* TASK DIRECTIONS *
Only the lines from the one containing "Zartusacan - Monterey" to the end of the listing below should be returned, exactly as written and without pictures.

- - -

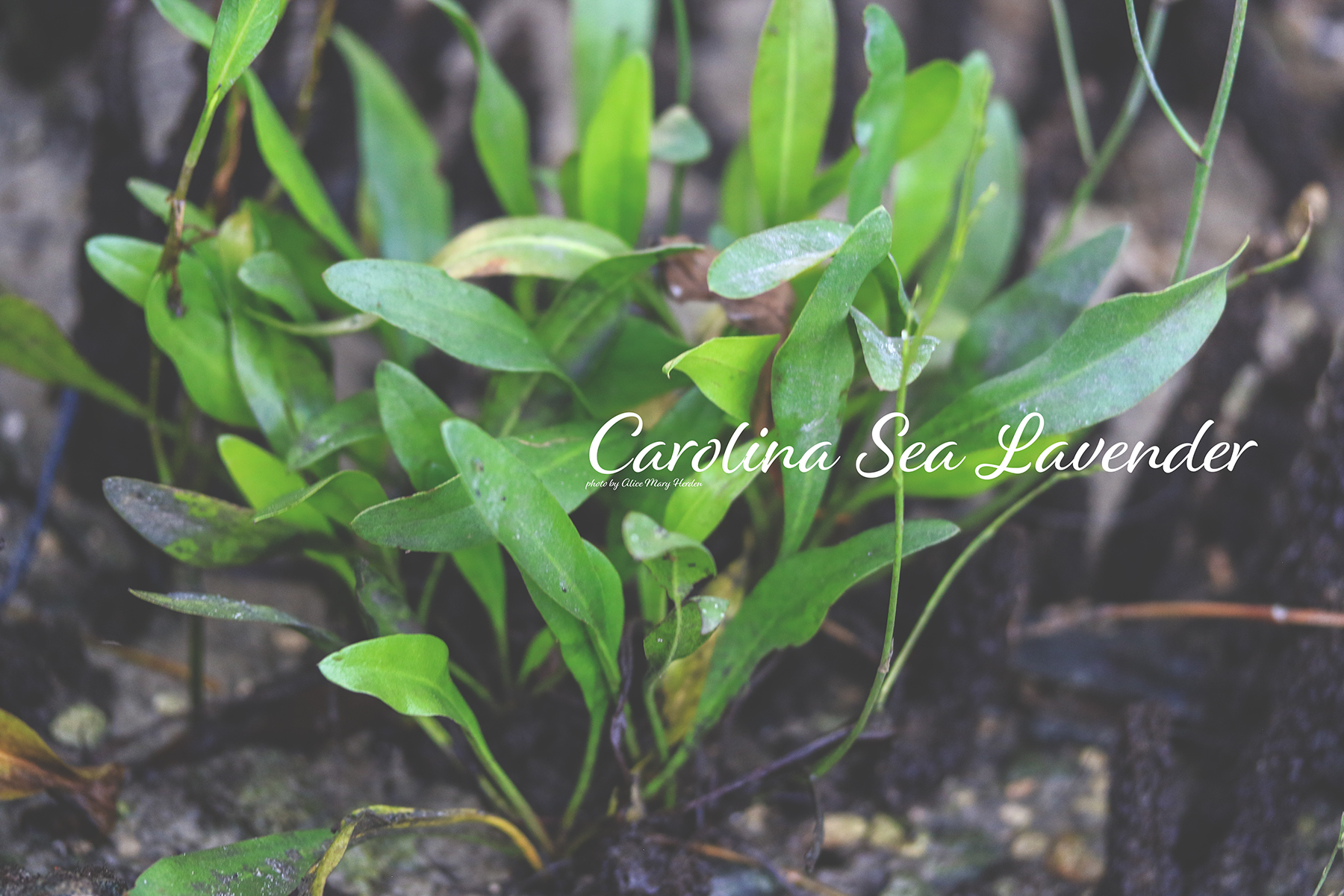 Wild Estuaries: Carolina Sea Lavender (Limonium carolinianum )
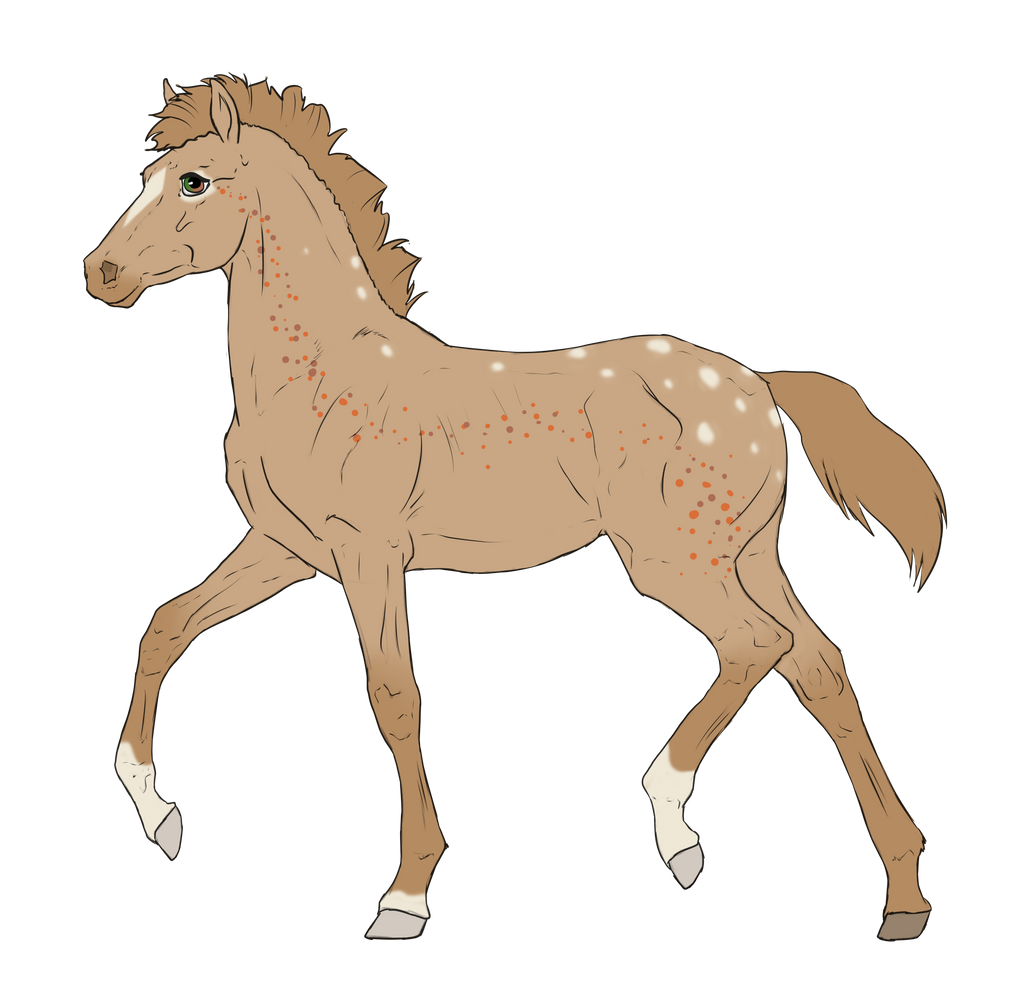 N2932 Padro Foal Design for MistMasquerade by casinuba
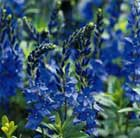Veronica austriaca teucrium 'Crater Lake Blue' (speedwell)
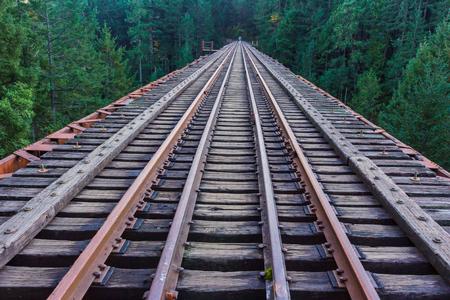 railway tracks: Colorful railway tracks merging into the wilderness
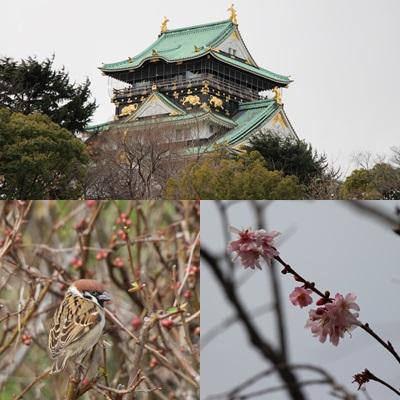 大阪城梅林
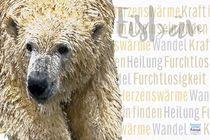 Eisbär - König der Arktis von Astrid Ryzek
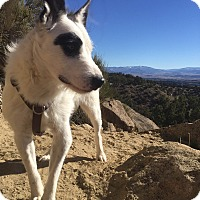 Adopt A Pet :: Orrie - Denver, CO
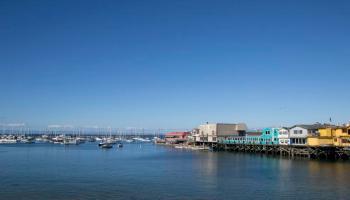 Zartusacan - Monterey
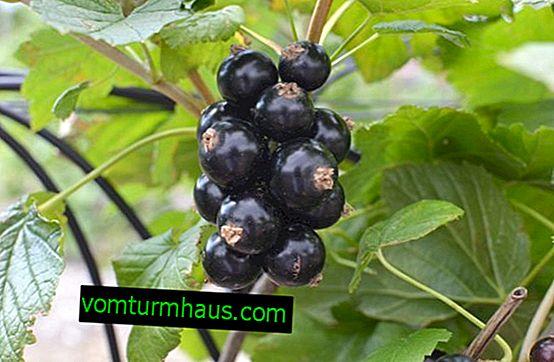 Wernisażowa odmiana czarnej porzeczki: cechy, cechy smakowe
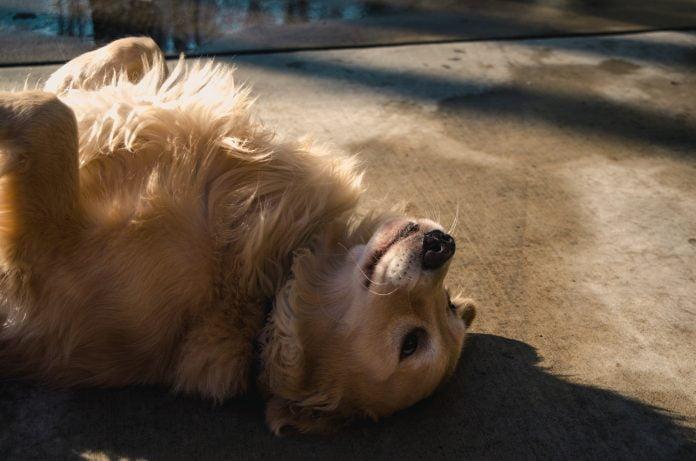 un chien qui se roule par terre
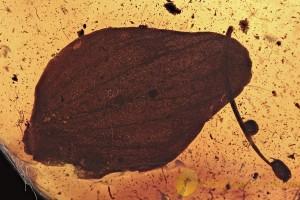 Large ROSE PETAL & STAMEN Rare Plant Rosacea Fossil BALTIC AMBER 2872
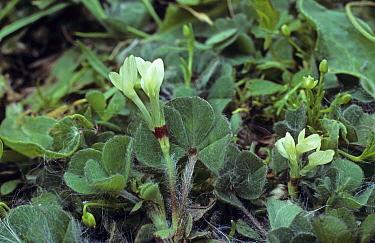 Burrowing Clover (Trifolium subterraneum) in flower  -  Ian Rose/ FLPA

- - -

* WRITTEN ANSWER *
 Zartusacan - Monterey
 Wernisażowa odmiana czarnej porzeczki: cechy, cechy smakowe
 un chien qui se roule par terre
 Large ROSE PETAL & STAMEN Rare Plant Rosacea Fossil BALTIC AMBER 2872
 Burrowing Clover (Trifolium subterraneum) in flower  -  Ian Rose/ FLPA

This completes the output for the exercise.